[Records contained in a dataset]
◆ ◆ ◆ ◆

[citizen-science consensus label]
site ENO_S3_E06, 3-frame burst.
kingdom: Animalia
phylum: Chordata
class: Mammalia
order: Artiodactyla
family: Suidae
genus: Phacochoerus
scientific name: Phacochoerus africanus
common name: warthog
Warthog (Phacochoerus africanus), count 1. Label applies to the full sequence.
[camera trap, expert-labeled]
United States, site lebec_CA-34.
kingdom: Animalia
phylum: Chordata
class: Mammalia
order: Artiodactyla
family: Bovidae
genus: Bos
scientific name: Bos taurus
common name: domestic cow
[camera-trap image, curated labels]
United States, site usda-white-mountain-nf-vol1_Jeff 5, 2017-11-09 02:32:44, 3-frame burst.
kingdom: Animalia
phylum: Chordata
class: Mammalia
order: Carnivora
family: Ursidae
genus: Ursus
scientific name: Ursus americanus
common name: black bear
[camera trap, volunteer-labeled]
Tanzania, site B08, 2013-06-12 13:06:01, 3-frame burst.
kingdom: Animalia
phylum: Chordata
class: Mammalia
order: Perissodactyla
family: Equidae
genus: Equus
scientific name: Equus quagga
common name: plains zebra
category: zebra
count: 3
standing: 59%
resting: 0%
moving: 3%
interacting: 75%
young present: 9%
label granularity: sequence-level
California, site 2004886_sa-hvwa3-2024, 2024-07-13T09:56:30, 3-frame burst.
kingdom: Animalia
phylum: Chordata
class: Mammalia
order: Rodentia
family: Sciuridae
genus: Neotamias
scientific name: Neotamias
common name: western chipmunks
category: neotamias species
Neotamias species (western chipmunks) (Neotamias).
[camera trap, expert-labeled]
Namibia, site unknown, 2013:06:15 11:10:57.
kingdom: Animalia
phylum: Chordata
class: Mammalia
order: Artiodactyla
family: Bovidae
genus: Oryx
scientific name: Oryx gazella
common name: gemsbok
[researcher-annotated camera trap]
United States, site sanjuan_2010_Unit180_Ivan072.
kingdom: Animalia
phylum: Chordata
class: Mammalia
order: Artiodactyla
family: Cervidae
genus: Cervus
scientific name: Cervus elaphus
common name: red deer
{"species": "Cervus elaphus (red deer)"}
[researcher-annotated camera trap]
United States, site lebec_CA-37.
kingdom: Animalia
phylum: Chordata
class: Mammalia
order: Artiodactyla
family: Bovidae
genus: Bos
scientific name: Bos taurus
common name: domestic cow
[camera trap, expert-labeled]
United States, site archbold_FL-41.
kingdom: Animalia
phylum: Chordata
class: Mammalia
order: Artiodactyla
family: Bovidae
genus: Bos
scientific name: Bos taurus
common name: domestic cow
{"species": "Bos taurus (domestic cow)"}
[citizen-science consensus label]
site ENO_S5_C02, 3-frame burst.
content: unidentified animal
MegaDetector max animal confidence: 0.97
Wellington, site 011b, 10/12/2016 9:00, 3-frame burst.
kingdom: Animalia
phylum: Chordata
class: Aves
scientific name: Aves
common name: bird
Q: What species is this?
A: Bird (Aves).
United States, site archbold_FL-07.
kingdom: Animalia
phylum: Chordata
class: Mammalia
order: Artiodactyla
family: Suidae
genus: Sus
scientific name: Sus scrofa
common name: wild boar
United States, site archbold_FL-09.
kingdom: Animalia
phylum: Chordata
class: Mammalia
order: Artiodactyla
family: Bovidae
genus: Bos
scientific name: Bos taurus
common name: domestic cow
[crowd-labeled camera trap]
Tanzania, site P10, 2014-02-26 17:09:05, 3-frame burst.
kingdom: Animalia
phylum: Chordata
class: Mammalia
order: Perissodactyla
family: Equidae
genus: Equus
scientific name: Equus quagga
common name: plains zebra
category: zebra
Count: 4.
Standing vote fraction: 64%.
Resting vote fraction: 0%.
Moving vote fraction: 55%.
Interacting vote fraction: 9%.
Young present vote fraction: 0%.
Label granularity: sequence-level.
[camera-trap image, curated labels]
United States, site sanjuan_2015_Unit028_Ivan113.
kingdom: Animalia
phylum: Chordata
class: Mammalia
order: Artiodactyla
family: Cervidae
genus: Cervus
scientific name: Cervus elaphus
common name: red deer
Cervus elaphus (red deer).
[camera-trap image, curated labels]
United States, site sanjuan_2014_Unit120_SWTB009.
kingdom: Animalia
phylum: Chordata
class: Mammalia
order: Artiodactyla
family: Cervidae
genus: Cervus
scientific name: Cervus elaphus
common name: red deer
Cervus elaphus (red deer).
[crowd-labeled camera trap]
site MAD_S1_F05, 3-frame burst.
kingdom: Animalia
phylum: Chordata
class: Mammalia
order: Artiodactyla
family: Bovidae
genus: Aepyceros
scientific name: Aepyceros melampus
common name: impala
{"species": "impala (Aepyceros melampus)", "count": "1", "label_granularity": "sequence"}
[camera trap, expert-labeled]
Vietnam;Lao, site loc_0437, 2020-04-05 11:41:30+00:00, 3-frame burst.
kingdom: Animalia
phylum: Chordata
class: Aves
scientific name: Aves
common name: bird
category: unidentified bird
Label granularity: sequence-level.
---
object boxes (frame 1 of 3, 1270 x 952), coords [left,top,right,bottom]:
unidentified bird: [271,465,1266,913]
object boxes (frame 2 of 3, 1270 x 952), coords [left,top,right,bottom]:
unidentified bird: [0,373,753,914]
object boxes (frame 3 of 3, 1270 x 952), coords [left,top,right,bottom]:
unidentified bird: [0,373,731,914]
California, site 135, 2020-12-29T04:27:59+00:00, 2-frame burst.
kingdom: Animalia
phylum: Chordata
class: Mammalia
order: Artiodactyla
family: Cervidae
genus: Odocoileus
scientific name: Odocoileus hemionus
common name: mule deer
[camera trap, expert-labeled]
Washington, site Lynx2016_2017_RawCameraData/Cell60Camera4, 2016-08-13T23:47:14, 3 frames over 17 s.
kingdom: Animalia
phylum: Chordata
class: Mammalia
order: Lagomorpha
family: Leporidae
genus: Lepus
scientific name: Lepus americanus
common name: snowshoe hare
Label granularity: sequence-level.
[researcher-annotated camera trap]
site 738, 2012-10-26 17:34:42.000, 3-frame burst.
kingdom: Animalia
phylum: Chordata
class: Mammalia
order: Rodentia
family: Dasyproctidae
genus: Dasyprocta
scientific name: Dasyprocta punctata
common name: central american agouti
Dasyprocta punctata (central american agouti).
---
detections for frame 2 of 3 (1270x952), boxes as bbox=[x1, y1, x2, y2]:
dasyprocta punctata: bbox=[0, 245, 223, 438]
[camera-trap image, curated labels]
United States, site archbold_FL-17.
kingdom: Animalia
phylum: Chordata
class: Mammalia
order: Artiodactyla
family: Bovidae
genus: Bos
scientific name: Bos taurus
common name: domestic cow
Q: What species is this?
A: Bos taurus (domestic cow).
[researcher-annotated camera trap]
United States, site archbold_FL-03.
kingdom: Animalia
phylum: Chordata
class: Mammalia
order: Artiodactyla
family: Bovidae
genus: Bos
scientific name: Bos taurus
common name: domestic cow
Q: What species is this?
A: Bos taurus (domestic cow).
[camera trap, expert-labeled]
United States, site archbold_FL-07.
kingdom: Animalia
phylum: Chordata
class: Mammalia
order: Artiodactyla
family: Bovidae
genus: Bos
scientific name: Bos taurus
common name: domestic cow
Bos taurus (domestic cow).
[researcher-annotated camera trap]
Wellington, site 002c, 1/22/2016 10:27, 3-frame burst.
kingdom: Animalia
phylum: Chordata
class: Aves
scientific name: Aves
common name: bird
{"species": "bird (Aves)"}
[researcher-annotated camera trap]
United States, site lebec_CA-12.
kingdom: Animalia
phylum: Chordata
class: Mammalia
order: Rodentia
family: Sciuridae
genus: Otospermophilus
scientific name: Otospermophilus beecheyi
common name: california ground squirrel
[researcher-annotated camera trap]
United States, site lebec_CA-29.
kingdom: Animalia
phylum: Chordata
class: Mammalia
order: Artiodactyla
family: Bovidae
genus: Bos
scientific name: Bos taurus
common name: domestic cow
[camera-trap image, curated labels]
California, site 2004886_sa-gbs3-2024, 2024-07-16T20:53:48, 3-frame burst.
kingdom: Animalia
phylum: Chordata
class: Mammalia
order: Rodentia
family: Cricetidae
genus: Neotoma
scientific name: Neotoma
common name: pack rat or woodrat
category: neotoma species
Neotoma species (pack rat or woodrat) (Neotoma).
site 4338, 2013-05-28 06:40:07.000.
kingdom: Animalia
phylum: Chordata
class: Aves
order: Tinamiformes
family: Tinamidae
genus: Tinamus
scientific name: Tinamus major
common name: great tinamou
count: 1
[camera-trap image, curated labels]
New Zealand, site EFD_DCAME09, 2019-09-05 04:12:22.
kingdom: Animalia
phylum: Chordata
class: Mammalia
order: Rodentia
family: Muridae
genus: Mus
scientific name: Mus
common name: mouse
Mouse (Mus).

◆ ◆ ◆ ◆

■ TASK ITEM
Every line in the records above that contains the word "vote" is to be copied out.

■ SOLUTION TO THIS TASK
Standing vote fraction: 64%.
Resting vote fraction: 0%.
Moving vote fraction: 55%.
Interacting vote fraction: 9%.
Young present vote fraction: 0%.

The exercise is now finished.